*TEXT EXCERPT*:
* start *

Could you imagine a more glorious vision or prophecy than that?  An historical fulfillment always follows the prophetic pattern.

The angel messenger from heaven takes the prophet, and he goes with him one thousand eight hundred feet.  A thousand cubits, a third of a mile and the waters are to the ankles [Ezekiel 47:3].  Then he measures another one thousand eight hundred feet, another third of a mile, and the waters are to the knees [Ezekiel 47:4].  Then he measures another one thousand eight hundred feet, a third of a mile, now three-thirds of a mile, a full mile and the waters are to the waist [Ezekiel 47:4].  Then he measures another one thousand eight hundred feet, a thousand cubits, a mile and a third, and the river is impassable, a great stream [Ezekiel 47:5].  And as he speaks to the prophet, he says, “Son of man, hast thou seen this?” [Ezekiel 47:6].  Then he brings him back to the banks of the river [Ezekiel 47:6].  And on either side there are trees, trees with all manner of fruit, all manner of food.  And the leaves he says are for the healing of the people [Ezekiel 47:7-8].

Then he shows the prophet that the wonderful waters that pour out of the threshold of the house of God go down into the Arabah, go down into the deep valley of the rift, and there they pour precipitously into the Dead Sea [Ezekiel 47:8].  And instead of the sea continuing to be one of brine, and sulfur, and bitterness, and salt, and death, it comes to life and is the source of multitudinous fish.  Even from En Gedi on the Judean side to En Eglaim on the Moabite side, is the sea alive with fishermen, and with fruit, and with trees, like unto the garden of Eden [Ezekiel 47:9-12].

Could you imagine a more beautiful vision even in poetry?  It is gracious and pleasant, but to think of it coming to pass!  This is not just the conjuration of a man’s imagination; this is the prophecy of God, what shall come to pass in that burnt-up desert and shall be in reality a figure of the recreation of the whole world and the vast universe above us.

Now in just the few minutes that I have to expound the Word of the Lord—and as I say, on that other side we are going to ask God for a planet for me, and I’m going to get me a little soapbox, and I’m going to stand there and preach without any clocks, won’t even have a calendar, just going to preach forever, no time limit.  But now in this world of measurement which I’m going to expound upon in these few minutes, I have two things that I bring to our hearts expounding this marvelous, marvelous vision.

And the first one concerns God’s measurements; the doctrine of measurements.  In the vision, this man from heaven, this angelic messenger, he measured a thousand cubits [Ezekiel 47:3].  Then in the fourth verse, “Again he measured.”  Then in the latter half of the fourth verse, “Again he measured.”  And then the fifth verse begins, “Afterward, he measured” [Ezekiel 47:4-5].  When you read (and it is not very interesting reading, I can tell you) but if you read the millennial portion of this prophet of Ezekiel, beginning at chapter 40 and ending through the end of the book, chapter 48 [Ezekiel 40-48], those nine chapters, when you read that, it is full of measurements.  Thirty-five times in this millennial vision does the angel messenger of God measure, measure, measure.  Everything is measured.

* end *

[Records of questions based on scenes]

* start *

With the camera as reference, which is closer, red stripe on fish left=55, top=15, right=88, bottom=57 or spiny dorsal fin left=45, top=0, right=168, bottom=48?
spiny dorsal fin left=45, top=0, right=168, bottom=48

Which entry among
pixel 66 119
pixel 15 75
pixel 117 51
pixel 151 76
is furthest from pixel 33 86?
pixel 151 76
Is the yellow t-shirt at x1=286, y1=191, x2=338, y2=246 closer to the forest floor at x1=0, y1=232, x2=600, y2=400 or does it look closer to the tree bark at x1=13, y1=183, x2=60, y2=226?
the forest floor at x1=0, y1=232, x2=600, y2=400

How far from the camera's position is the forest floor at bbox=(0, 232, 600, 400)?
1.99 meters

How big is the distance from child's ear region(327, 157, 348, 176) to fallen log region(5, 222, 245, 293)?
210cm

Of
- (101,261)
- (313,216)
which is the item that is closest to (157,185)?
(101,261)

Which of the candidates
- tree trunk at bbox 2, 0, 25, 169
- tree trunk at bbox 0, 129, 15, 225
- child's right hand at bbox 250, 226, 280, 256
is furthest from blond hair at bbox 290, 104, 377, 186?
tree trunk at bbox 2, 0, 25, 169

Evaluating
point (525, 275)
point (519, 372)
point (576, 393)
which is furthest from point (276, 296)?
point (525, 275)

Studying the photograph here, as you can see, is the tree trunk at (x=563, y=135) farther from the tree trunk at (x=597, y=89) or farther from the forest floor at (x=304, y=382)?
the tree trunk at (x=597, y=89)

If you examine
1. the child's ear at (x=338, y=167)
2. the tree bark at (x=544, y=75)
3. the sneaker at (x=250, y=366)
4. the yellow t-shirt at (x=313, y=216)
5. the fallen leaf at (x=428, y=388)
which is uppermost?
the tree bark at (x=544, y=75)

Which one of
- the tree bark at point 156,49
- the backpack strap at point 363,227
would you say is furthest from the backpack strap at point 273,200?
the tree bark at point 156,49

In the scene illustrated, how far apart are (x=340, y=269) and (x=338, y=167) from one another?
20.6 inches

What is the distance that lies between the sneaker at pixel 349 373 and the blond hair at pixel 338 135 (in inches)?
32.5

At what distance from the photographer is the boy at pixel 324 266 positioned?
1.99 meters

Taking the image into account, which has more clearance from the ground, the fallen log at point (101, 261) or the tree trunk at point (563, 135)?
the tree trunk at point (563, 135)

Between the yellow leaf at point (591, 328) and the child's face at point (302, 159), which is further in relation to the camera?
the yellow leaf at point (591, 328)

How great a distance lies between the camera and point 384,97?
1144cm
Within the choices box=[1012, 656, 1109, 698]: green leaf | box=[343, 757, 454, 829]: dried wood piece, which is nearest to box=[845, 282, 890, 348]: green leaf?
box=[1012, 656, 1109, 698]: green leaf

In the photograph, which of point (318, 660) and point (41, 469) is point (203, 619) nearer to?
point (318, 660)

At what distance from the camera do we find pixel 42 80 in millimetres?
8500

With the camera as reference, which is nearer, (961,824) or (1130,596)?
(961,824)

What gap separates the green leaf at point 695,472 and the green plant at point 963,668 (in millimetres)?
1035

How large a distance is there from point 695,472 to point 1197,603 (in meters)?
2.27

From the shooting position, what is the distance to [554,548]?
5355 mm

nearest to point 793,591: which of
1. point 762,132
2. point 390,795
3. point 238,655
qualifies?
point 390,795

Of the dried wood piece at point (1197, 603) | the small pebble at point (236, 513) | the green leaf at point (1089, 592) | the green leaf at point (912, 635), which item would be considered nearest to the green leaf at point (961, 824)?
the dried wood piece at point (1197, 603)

* end *

*REQUESTS*:
**a.** According to the sermon on Ezekiel's river vision, how many times does the angel messenger measure in the millennial vision?
**b.** Output the passage of the sermon on Ezekiel's river vision, starting at "Now in just" and ending at "marvelous, marvelous vision.".
**c.** How would the sermon on Ezekiel's river vision carry on after its final sentence? Write the next part.
Those lines play no role here.

*ANSWERS PROVIDED*:
**a.** Thirty-five times.

**b.**
Now in just the few minutes that I have to expound the Word of the Lord—and as I say, on that other side we are going to ask God for a planet for me, and I’m going to get me a little soapbox, and I’m going to stand there and preach without any clocks, won’t even have a calendar, just going to preach forever, no time limit.  But now in this world of measurement which I’m going to expound upon in these few minutes, I have two things that I bring to our hearts expounding this marvelous, marvelous vision.

**c.**
As you approach the millennial temple, the approach is measured, the gate is measured.  The pavement is measured.  The inner court is measured.  The outer court is measured.  The posts are measured.  The porch is measured.  The walls are measured.  The temple is measured.  The chambers are measured.  The windows are measured.  Every detail of the temple is schematically drawn.  Everything is meticulously measured.  And that is God.

In His sight and purview, there is no happenstance.  There is no thing that catches Him by surprise.  Everything is measured.  Everything comes by purpose, and by plan, and by scheme.  Everything is metered out; whether it be God’s creation, or history, or our lives, God measures all of it.  He is the God of the infinite measure, the whole universe and multi-verse beyond us; and He is no less the Lord God of the infinitesimal, the microcosm beneath us.  It is an amazing revelation of God, the Lord’s meticulous care, scheme, measurement of the infinitesimal.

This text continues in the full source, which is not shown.